Mes mains tremblent alors que j’essaie de récupérer mon portable. Mais elles me repoussent en riant de plus belle.
— C’est tellement pathétique, raille Angel, hilare.
Je suis acculée, piégée par leur cruauté. Je sens les larmes monter, mais je me bats pour ne pas pleurer devant elles.
— Regardez ça, continue Chloé, qui a pris le téléphone à son tour. Elle a mis un smiley pour le contact ! Sérieusement, qui fait ça ?
— C’est trop mignon ! moque une autre. Allez, je dis que c’est son papounet !
— On devrait la foutre dehors, propose une voix sèche. Elle gâche l’ambiance.
Un tambourinement soudain à la porte d’entrée interrompt leur cruauté. La cacophonie générale me donne une chance inespérée. Sans attendre, je leur arrache mon téléphone, attrape ma veste et cours vers la sortie.
Mon cœur bat si fort que j’ai l’impression qu’il va exploser. Je n’ai qu’une idée en tête : fuir, quitter cet endroit étouffant, même si je dois rentrer à pied.
Toutes les filles se figent, leurs regards braqués sur la porte. Qui cela peut-il être ?
Je n’ai pas le temps de réfléchir. J’ouvre la porte en trombe, et cette boule dans mon estomac éclate lorsque je me retrouve nez à nez avec lui.
Louis.
Il est là, devant moi, et la seconde où nos regards se croisent, quelque chose change dans son expression. Ses sourcils se froncent légèrement, et ses yeux, habituellement pleins de cette lueur amusée ou détachée, deviennent soudain sombres, intenses.

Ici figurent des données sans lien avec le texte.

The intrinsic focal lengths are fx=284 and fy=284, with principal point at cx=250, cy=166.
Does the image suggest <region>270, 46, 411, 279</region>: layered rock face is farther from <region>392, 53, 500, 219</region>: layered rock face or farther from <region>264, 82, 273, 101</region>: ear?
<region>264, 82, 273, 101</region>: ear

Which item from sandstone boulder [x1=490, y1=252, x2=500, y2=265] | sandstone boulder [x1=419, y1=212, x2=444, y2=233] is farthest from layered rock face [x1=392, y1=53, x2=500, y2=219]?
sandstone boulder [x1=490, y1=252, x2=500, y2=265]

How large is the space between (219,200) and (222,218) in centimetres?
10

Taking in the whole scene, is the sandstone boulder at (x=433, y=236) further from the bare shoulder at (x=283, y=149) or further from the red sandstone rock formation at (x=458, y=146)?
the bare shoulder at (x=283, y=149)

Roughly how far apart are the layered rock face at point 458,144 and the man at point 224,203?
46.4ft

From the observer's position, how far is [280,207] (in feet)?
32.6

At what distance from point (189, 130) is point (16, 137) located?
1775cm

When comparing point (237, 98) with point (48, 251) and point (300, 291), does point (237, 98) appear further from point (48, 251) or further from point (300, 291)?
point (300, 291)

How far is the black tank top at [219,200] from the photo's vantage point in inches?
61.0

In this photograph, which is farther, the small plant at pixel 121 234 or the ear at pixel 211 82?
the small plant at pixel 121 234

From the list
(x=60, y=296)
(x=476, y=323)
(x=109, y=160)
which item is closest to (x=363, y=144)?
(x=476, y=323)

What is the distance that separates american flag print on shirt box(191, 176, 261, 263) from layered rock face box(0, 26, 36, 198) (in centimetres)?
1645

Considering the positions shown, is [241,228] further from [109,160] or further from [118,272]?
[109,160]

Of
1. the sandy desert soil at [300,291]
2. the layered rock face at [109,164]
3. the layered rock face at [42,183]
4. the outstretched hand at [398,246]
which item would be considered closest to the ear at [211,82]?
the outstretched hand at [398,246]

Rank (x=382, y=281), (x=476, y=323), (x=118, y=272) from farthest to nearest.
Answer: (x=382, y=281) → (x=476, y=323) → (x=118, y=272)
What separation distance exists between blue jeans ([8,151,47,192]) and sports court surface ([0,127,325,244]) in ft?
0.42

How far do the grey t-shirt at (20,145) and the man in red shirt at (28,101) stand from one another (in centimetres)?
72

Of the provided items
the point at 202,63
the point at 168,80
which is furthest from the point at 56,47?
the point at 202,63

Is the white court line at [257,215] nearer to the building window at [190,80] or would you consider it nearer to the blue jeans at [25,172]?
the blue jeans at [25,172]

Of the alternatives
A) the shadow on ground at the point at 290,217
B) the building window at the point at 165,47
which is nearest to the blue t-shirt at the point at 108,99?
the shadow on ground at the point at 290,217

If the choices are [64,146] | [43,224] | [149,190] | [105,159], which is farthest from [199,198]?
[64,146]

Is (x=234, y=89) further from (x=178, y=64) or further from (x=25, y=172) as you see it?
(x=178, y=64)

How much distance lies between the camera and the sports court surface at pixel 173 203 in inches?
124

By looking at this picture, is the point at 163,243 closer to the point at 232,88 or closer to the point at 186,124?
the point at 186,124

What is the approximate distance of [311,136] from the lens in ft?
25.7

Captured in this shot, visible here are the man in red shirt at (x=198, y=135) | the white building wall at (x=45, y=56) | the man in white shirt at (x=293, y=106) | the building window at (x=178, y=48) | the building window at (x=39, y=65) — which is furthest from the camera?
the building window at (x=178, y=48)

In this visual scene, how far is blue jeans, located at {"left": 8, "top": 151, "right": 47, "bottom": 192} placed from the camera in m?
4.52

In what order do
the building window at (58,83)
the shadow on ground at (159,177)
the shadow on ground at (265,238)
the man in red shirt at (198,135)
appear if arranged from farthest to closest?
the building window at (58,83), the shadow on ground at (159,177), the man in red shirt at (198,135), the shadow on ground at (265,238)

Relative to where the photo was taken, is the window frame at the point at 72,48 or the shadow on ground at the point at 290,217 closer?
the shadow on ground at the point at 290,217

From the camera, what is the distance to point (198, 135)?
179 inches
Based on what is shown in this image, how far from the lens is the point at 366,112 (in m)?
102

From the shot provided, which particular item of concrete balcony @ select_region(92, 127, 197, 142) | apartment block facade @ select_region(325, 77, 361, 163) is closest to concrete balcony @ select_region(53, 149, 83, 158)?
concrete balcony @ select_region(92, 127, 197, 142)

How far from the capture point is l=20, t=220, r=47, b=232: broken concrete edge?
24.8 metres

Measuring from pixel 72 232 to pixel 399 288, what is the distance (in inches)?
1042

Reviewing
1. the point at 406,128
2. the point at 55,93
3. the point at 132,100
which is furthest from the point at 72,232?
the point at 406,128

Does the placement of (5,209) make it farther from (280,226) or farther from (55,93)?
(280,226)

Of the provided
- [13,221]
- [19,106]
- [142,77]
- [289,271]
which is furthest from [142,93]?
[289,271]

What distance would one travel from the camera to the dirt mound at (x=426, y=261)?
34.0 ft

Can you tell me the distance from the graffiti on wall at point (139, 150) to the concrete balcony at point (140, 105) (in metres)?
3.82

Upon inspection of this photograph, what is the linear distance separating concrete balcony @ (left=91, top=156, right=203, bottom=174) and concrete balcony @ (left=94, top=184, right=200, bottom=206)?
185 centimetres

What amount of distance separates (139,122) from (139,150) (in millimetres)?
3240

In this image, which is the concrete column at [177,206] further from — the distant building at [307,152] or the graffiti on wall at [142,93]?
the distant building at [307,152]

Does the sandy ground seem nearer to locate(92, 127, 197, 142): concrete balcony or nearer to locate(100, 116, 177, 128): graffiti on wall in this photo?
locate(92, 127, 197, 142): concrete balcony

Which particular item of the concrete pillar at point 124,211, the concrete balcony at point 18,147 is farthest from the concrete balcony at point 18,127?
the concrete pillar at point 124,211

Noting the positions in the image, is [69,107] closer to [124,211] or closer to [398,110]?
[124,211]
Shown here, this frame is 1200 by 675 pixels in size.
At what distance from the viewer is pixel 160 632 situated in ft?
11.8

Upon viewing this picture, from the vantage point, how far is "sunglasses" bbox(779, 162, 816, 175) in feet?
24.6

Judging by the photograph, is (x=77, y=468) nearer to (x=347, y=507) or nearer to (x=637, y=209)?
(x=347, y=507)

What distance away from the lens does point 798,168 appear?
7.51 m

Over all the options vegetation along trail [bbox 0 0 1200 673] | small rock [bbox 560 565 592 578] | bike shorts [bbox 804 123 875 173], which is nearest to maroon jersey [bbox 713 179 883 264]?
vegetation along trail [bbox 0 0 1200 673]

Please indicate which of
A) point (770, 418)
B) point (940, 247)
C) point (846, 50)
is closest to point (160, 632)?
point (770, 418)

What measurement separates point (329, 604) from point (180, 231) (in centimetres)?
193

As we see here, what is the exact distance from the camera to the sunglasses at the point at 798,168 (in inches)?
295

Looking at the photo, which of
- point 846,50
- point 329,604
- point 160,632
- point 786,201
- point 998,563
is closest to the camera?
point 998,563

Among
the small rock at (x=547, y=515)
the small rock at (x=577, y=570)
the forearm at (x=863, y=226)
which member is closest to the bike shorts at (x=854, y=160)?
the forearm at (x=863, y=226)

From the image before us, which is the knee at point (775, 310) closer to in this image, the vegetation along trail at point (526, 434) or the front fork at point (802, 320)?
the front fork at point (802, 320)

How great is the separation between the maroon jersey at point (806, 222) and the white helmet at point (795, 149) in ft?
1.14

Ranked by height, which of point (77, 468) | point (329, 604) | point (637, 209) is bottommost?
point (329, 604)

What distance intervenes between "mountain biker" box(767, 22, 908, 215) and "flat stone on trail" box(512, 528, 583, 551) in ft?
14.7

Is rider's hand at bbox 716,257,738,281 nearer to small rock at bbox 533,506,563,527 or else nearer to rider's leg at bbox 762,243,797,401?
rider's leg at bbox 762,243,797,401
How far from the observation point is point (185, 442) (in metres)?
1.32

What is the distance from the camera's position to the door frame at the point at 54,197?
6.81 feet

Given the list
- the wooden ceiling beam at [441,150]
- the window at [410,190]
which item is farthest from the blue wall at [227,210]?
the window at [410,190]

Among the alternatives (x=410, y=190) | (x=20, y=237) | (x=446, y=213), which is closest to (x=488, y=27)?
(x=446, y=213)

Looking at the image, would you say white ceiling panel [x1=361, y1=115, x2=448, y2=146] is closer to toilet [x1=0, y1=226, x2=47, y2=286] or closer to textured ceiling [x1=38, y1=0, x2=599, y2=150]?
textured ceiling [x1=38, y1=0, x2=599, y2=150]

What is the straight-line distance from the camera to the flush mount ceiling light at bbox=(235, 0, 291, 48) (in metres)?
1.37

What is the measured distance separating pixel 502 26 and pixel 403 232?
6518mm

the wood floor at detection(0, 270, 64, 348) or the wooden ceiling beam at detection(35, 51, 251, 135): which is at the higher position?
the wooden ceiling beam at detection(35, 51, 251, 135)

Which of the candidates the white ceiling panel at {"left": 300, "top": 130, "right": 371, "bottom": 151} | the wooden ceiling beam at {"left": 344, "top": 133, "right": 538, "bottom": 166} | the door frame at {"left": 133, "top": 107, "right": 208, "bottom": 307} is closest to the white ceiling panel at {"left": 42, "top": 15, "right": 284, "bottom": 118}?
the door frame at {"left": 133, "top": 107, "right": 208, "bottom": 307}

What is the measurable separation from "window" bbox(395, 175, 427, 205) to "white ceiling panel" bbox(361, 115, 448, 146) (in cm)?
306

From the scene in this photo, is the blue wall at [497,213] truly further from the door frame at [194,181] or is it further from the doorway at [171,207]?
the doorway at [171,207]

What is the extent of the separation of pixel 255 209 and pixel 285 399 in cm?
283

Je n’ai pas besoin de mots pour comprendre qu'ill sait. Il a compris en une fraction de seconde que quelque chose n'allait pas.
Sans un mot, je me précipite dehors, refermant la porte derrière moi.
— Monte, dit-il d'une voix grave, mais étrangement douce, comme s’il retenait une colère prête à exploser.
Sa présence m’apaise, mais la tension dans l’air est palpable. Jetant un coup d'œil à l'intérieur, je vois Angel qui ne dit rien, mais qui affiche un sourire narquois laissant deviner qu’elle mijote quelque chose.
Sans un mot, je me précipite dehors, laissant derrière moi les rires mesquins et les regards venimeux. Alors que je passe à côté de lui, Louis se décale légèrement pour me laisser de l’espace, mais je sens son regard se poser sur moi, comme s’il cherchait à vérifier que je vais bien.
Je prend place à côté de son véhicule, tremblante, et pendant un instant, tout est silencieux. Louis reste debout devant la porte, ses yeux braqués sur Angel, qui nous observe depuis le seuil avec son sourire suffisant.
Je n’entends pas ce que Louis lui dit, mais ses lèvres bougent, alors qu'Angel perd son sourire. Ses bras croisés tombent mollement le long de son corps, et son regard vacille. Puis, sans un mot de plus, Louis fait demi-tour me rejoint enfin.
Quand il attrape son casque et s'assoit, un soupir s’échappe de ses lèvres. Il ne démarre pas tout de suite, ses mains, posées sur le guidon sont crispées, ses phalanges blanchies.
– Tu vas bien ? demande-t-il enfin, sa voix un peu rauque.
Je hoche la tête, mais je sais que ça ne le convainc pas.